More recently the SEC has imposed new rules for far more detailed compensation disclosure. But this assumes that CEOs and compensation committees can be embarrassed, by having to disclose the full panoply of the CEOs' compensation arrangements, into acting more reasonably. This may be wishful thinking. In fact, more disclosure may have had the reverse effect. Highlighting the amounts paid to some executives (e.g., $230 million to Sandy Weill in 1997; $575 million to Michael Eisner in 1998) may have simply added fuel to the fire by stoking the competitive desires of other CEOs to keep up with the Weills and the Eisners.
The Underlying Causes for the Abuses
There are several possible explanations for exploding executive compensation besides "greed." As a WSJ editorial on October 12, 2006 gratuitously suggested, one causal agent could be the very efforts to rein in such practices. But other factors probably played a much stronger hand. One was the increasing utilization of executive compensation "consultants" such as Frederic W. Cook & Co. and others. In the guise of providing objective data and advice on appropriate compensation, such consultants effectively gave their clients what they wanted, i.e., "expertized" justification for significant raises. As Warren Buffett (who himself has railed unsuccessfully against compensation practices) has decried, such consultants should be labeled "Ratchet, Ratchet and Bingo."
Compensation committees were originally formed to independently review salaries. However, these committees more often have been populated with executives from other companies, who were themselves unlikely to adopt restraints that could be used as precedents against them in setting their own compensation.
Finally, while the courts have played a constructive role in protecting corporations from abusive takeover tactics, they have given extremely wide deference to board decisions concerning compensation, as reflected in the decisions in cases that challenged the windfalls paid to Eisner and then Ovitz.
Future Remedial Efforts
It is likely that the backdating scandal will trigger more disclosure and closer scrutiny of compensation. It remains to be seen whether this will reduce, or at least curb, the excessive practices. However, shareholders are not entirely powerless. For example, books and records proceedings can be used to examine the process by which packages were created.

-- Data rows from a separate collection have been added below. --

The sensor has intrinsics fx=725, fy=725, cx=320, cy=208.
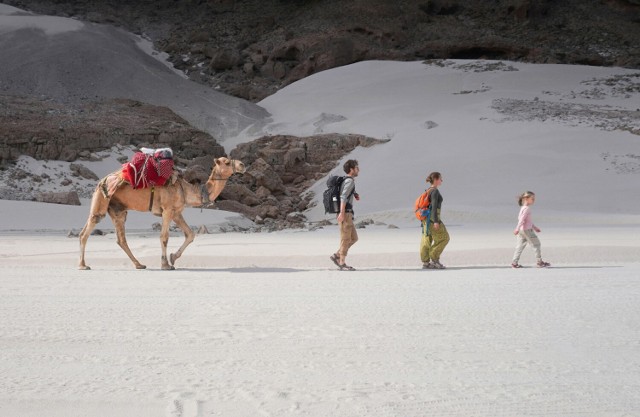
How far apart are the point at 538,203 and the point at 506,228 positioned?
452 centimetres

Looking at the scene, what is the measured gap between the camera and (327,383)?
3.53 metres

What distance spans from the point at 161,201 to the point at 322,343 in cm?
525

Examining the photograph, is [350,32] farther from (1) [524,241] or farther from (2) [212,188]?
(1) [524,241]

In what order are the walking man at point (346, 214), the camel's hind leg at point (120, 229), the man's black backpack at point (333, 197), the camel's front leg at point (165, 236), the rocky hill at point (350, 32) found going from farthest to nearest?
the rocky hill at point (350, 32) < the camel's hind leg at point (120, 229) < the camel's front leg at point (165, 236) < the man's black backpack at point (333, 197) < the walking man at point (346, 214)

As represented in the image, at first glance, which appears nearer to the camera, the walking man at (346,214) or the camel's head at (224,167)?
the walking man at (346,214)

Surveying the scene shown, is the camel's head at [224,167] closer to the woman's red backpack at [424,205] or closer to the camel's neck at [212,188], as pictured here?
the camel's neck at [212,188]

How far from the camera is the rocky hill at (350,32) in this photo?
44625 mm

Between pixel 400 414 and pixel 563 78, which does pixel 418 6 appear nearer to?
pixel 563 78

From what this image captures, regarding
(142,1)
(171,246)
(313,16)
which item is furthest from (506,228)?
(142,1)

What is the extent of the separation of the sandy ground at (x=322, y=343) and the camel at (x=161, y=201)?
83 centimetres

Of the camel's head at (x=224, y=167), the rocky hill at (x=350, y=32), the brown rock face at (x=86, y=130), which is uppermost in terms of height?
the rocky hill at (x=350, y=32)

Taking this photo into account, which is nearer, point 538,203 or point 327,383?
point 327,383

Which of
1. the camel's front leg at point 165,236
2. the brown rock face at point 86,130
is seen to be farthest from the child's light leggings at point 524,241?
the brown rock face at point 86,130

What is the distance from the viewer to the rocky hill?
4462 centimetres
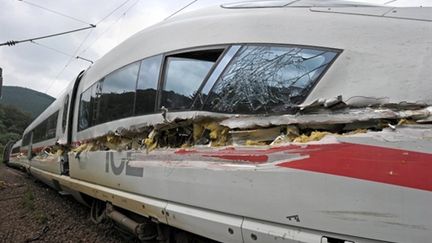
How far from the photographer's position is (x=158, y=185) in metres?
3.92

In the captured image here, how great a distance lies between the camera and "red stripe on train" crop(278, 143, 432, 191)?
6.57 feet

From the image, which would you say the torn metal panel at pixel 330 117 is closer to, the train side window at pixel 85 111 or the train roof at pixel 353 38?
the train roof at pixel 353 38

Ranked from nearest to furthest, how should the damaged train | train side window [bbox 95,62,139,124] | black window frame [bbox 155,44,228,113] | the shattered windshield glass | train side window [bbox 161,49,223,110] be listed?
1. the damaged train
2. the shattered windshield glass
3. black window frame [bbox 155,44,228,113]
4. train side window [bbox 161,49,223,110]
5. train side window [bbox 95,62,139,124]

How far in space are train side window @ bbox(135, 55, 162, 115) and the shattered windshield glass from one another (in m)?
1.10

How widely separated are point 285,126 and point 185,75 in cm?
137

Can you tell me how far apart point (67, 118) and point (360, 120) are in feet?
24.1

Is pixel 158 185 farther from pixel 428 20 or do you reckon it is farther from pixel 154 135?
pixel 428 20

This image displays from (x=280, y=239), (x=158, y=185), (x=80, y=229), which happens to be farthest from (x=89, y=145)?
(x=280, y=239)

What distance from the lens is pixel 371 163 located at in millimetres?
2170

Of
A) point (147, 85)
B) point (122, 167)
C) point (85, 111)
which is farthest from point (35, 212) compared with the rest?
point (147, 85)

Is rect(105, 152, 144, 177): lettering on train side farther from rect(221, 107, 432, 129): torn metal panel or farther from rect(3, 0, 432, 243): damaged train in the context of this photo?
rect(221, 107, 432, 129): torn metal panel

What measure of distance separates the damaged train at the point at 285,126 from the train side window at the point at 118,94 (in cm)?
31

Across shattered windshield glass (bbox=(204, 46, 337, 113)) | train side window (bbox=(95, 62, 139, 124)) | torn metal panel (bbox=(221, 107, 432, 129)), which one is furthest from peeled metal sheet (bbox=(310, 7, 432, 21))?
train side window (bbox=(95, 62, 139, 124))

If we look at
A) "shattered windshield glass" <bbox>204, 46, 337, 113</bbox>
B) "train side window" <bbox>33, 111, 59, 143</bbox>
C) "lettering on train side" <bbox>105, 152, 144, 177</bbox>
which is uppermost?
"train side window" <bbox>33, 111, 59, 143</bbox>
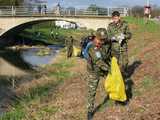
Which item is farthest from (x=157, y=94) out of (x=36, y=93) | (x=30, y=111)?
(x=36, y=93)

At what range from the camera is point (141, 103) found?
1395 centimetres

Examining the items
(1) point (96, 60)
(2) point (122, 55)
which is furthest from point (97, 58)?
(2) point (122, 55)

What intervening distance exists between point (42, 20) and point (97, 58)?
180 feet

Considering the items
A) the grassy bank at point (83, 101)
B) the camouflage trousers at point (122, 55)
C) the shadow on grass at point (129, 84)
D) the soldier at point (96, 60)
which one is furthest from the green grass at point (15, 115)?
the soldier at point (96, 60)

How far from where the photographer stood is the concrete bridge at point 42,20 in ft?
199

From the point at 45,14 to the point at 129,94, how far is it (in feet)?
171

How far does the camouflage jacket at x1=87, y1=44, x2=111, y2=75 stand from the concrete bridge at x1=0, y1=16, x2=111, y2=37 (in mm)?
46217

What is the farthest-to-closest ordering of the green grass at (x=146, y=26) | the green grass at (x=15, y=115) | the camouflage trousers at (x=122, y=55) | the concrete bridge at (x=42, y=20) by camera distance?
the concrete bridge at (x=42, y=20)
the green grass at (x=146, y=26)
the green grass at (x=15, y=115)
the camouflage trousers at (x=122, y=55)

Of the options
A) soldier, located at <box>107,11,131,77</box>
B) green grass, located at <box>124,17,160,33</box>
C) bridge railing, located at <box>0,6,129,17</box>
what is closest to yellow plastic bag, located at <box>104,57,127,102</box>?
soldier, located at <box>107,11,131,77</box>

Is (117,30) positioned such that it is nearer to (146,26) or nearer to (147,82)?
(147,82)

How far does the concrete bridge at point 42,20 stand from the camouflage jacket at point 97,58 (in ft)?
152

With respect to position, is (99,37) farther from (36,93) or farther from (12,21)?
(12,21)

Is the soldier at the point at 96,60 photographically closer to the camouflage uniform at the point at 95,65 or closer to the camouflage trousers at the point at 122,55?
the camouflage uniform at the point at 95,65

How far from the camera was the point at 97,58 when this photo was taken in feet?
43.9
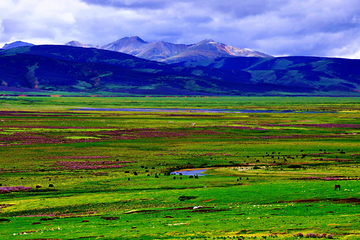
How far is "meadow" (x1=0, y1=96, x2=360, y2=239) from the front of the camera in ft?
Answer: 78.6

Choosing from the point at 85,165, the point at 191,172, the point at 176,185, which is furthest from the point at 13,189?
the point at 191,172

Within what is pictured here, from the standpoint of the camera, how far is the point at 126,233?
Result: 23125 millimetres

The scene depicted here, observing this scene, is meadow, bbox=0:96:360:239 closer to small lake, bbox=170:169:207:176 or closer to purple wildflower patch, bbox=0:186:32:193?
purple wildflower patch, bbox=0:186:32:193

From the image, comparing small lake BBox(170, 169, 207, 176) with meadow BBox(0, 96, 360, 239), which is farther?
small lake BBox(170, 169, 207, 176)

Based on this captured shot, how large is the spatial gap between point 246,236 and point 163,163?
36.0 metres

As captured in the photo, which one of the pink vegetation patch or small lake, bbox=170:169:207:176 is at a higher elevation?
the pink vegetation patch

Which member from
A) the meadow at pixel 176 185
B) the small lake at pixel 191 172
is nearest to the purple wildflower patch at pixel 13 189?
the meadow at pixel 176 185

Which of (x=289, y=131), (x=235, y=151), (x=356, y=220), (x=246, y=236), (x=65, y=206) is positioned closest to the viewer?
(x=246, y=236)

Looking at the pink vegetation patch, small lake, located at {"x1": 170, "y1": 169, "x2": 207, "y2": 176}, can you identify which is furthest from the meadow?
small lake, located at {"x1": 170, "y1": 169, "x2": 207, "y2": 176}

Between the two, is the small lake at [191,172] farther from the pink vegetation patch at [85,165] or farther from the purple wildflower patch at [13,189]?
the purple wildflower patch at [13,189]

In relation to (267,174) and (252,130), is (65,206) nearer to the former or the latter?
(267,174)

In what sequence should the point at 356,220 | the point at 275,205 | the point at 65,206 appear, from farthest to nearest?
the point at 65,206
the point at 275,205
the point at 356,220

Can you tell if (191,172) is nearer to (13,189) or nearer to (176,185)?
(176,185)

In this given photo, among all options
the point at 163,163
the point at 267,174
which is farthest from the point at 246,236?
the point at 163,163
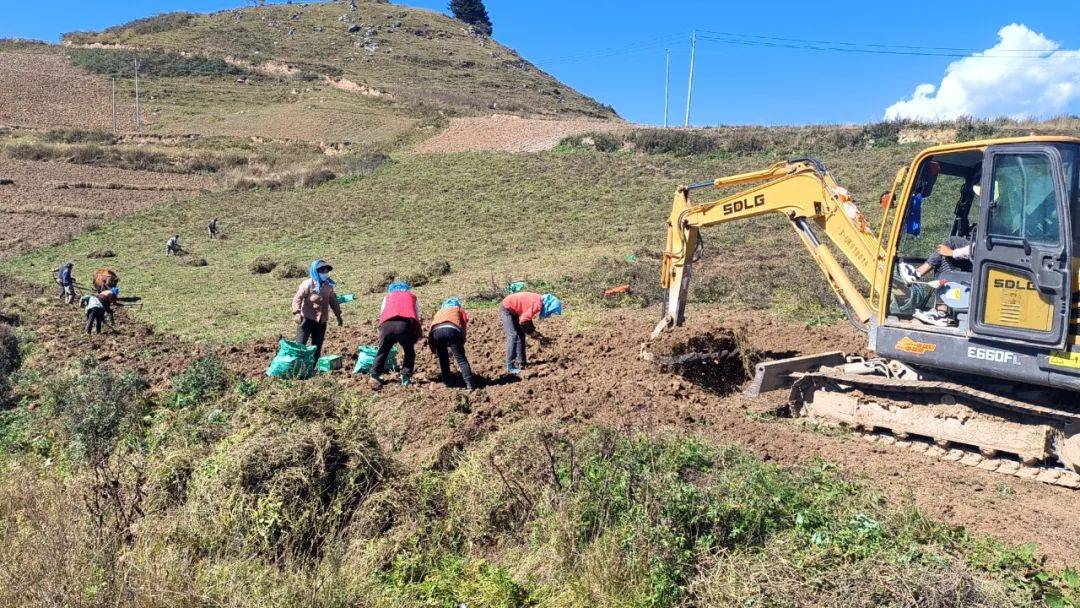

Alternatively, a push could be made to enact legislation or regulatory changes (through the exchanges) that would require more independence of the Compensation Committees. This could be achieved by compelling the inclusion of a state pension fund member on such committees, or alternatively, a workers representative. The SEC could facilitate such reforms by empowering shareholders to have larger roles in the election of directors through the new "proxy access" rules that should be announced soon. A lot may depend on the upcoming elections. If the Democrats take the House, the new Finance Committee Chairman would be Barney Frank, who may be more supportive of activist proposals.